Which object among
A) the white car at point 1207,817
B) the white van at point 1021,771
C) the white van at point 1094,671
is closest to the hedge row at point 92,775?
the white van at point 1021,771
○ ○ ○ ○ ○
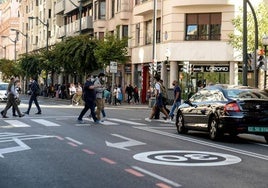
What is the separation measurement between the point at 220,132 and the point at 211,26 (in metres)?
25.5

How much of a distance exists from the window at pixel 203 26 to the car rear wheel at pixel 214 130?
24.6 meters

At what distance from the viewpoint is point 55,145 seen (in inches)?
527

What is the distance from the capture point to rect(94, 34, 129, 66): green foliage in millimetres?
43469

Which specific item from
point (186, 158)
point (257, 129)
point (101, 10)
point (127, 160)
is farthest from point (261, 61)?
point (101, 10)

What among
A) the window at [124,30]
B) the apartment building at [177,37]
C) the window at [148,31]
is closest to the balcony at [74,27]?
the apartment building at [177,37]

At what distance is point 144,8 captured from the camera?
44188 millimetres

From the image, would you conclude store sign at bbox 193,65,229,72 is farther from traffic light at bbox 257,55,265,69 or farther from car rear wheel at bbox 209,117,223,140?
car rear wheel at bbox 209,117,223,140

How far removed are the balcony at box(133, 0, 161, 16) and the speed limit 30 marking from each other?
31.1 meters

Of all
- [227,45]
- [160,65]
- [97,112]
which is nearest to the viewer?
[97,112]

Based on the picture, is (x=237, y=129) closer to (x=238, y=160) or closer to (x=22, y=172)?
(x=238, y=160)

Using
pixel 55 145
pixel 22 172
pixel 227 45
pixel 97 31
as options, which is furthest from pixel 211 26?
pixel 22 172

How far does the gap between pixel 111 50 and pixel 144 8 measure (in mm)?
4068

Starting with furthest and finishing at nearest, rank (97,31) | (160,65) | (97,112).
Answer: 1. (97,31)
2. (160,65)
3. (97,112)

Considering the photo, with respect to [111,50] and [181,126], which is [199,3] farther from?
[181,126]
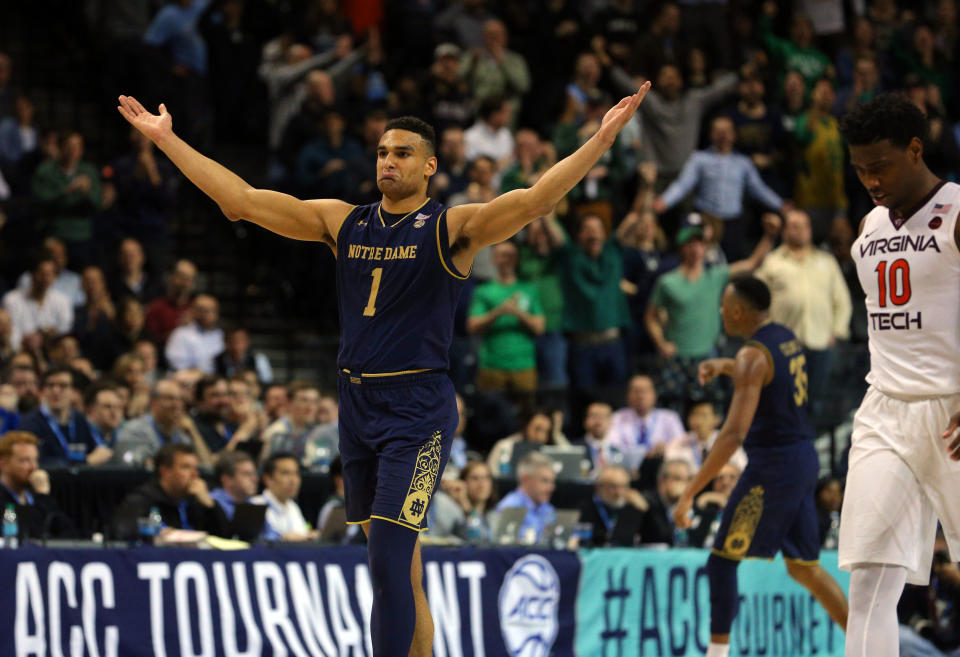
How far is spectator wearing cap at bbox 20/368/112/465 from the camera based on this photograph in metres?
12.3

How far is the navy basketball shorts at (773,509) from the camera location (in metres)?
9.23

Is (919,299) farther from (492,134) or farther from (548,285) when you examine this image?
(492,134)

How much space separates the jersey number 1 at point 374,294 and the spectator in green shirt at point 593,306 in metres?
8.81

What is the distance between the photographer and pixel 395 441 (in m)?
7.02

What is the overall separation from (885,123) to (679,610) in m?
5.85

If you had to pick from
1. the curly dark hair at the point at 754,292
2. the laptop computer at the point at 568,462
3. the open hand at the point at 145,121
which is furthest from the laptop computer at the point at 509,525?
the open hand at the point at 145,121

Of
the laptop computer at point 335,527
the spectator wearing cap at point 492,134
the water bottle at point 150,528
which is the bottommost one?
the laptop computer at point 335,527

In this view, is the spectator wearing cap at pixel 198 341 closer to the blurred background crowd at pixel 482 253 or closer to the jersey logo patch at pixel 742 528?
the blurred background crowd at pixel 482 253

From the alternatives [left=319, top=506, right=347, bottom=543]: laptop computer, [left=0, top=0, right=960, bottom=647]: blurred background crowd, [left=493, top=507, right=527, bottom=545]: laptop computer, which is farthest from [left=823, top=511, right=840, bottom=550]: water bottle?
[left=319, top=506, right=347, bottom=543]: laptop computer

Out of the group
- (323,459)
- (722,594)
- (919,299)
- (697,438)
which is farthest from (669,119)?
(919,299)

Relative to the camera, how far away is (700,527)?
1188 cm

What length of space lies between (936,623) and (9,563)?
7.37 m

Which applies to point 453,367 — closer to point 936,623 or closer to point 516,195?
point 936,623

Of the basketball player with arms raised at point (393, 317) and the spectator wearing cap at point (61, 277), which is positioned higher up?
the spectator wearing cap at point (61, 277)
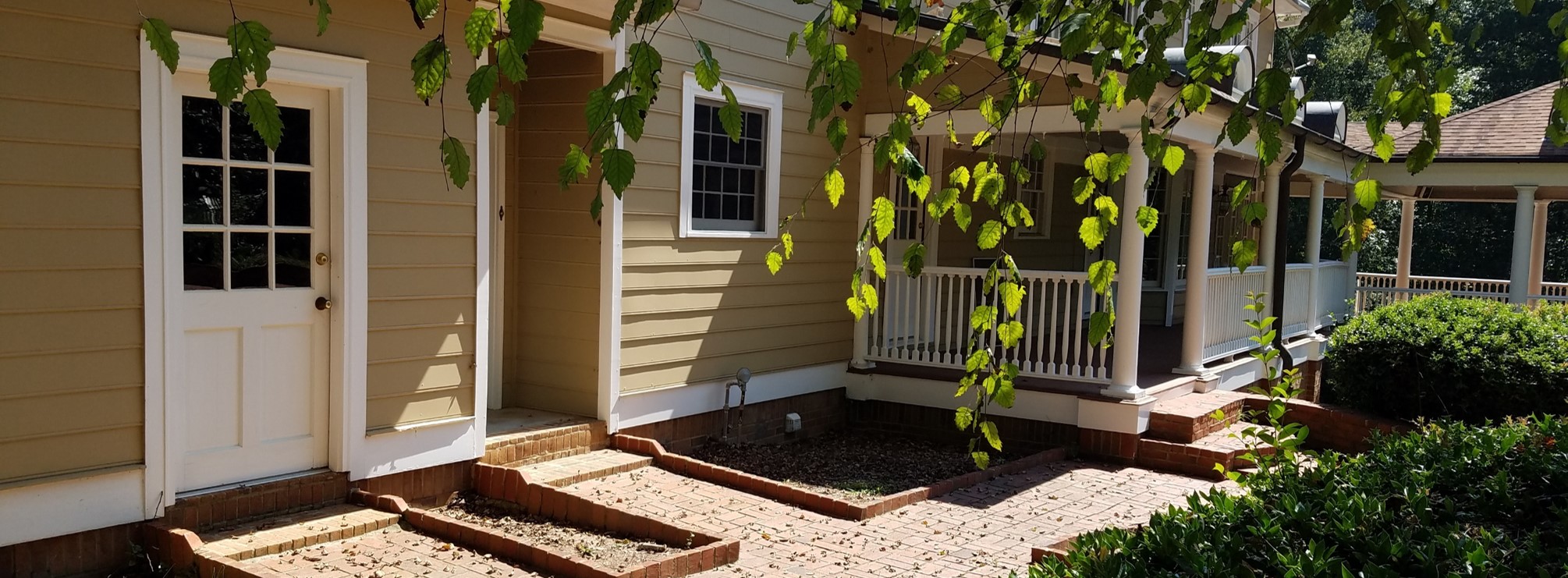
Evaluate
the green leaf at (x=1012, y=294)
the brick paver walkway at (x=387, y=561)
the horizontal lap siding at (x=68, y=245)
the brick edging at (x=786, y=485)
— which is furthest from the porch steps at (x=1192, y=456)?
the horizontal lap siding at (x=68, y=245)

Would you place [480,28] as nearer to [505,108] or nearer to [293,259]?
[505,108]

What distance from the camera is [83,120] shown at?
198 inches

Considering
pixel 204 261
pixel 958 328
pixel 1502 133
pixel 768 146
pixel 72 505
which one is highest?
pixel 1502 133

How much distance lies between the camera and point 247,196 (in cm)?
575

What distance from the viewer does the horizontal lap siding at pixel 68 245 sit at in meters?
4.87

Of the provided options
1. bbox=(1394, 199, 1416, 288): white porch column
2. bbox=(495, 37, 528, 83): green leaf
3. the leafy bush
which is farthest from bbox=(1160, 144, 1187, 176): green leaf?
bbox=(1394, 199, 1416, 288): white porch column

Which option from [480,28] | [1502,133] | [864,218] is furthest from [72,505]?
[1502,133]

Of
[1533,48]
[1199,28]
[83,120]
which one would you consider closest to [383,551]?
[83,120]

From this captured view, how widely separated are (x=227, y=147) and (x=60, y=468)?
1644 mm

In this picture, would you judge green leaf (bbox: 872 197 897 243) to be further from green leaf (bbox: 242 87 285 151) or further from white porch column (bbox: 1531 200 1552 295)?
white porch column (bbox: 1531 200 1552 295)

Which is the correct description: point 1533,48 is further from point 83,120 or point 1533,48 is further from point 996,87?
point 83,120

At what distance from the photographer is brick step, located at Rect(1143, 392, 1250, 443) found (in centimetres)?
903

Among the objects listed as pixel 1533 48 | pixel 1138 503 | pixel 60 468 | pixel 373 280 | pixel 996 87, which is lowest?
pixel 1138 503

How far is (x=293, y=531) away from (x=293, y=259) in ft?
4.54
○ ○ ○ ○ ○
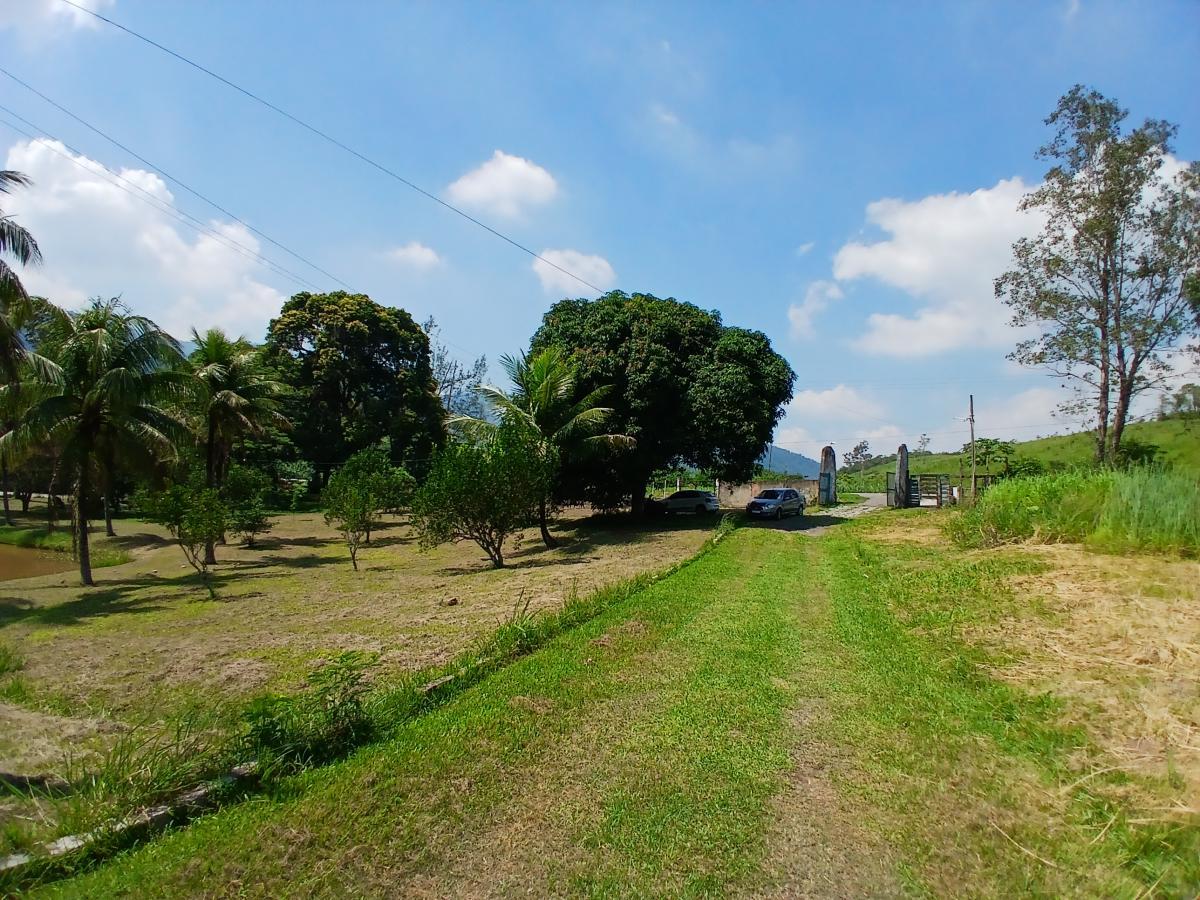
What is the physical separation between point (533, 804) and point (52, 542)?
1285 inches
○ ○ ○ ○ ○
*PROBLEM DESCRIPTION*
Edit the listing lines between the one holding "At what distance from the viewpoint" and the one holding "31.1 meters", inclusive, replacing "balcony" with "terrace" and leaving everything else unchanged. Give back only those lines.

*SOLUTION FOR THIS EXERCISE*
At what distance from the viewpoint is point 55,145 seen (in inches)?
527

What is the distance from the capture point to rect(94, 34, 129, 66): green foliage in millimetres?
43469

Which specific item from
point (186, 158)
point (257, 129)
point (101, 10)
point (127, 160)
is farthest from point (261, 61)?
point (101, 10)

What among
A) the window at [124,30]
B) the apartment building at [177,37]
C) the window at [148,31]
is closest to the terrace at [74,27]?
the apartment building at [177,37]

At what distance is point 144,8 captured from the camera?
44188 millimetres

From the image, would you conclude store sign at bbox 193,65,229,72 is farther from traffic light at bbox 257,55,265,69 or farther from car rear wheel at bbox 209,117,223,140?
car rear wheel at bbox 209,117,223,140

How far removed are the terrace at box(133, 0, 161, 16) and the speed limit 30 marking from each other?
31.1 meters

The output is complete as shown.